[Opening THE DATA section]

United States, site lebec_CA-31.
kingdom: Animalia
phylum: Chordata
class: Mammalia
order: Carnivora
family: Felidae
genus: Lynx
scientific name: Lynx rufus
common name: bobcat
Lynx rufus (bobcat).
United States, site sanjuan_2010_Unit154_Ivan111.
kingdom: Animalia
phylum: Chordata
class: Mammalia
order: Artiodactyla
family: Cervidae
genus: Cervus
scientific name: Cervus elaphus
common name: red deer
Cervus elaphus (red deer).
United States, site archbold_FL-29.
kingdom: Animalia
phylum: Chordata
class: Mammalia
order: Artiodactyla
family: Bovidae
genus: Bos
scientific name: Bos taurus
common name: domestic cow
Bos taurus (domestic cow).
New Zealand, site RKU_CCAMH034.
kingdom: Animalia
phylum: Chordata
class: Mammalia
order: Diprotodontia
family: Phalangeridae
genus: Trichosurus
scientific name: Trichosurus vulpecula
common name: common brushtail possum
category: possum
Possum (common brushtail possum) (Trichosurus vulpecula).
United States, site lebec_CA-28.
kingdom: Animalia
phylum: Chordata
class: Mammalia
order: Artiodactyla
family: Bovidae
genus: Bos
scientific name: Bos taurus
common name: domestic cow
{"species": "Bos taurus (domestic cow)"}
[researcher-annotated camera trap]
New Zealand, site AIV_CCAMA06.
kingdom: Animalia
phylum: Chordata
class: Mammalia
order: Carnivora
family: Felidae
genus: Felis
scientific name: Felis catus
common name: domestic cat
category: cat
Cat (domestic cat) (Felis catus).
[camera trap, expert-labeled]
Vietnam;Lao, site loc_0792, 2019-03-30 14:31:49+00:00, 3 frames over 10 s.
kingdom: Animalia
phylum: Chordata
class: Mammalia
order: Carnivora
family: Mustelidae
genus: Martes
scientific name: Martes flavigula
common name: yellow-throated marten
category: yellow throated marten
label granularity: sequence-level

[Closing THE DATA section]

I'd like the lines above from the one with "New Zealand, site AIV_CCAMA06." up to and including the one with "genus: Martes" copied exactly, with no other lines.

New Zealand, site AIV_CCAMA06.
kingdom: Animalia
phylum: Chordata
class: Mammalia
order: Carnivora
family: Felidae
genus: Felis
scientific name: Felis catus
common name: domestic cat
category: cat
Cat (domestic cat) (Felis catus).
[camera trap, expert-labeled]
Vietnam;Lao, site loc_0792, 2019-03-30 14:31:49+00:00, 3 frames over 10 s.
kingdom: Animalia
phylum: Chordata
class: Mammalia
order: Carnivora
family: Mustelidae
genus: Martes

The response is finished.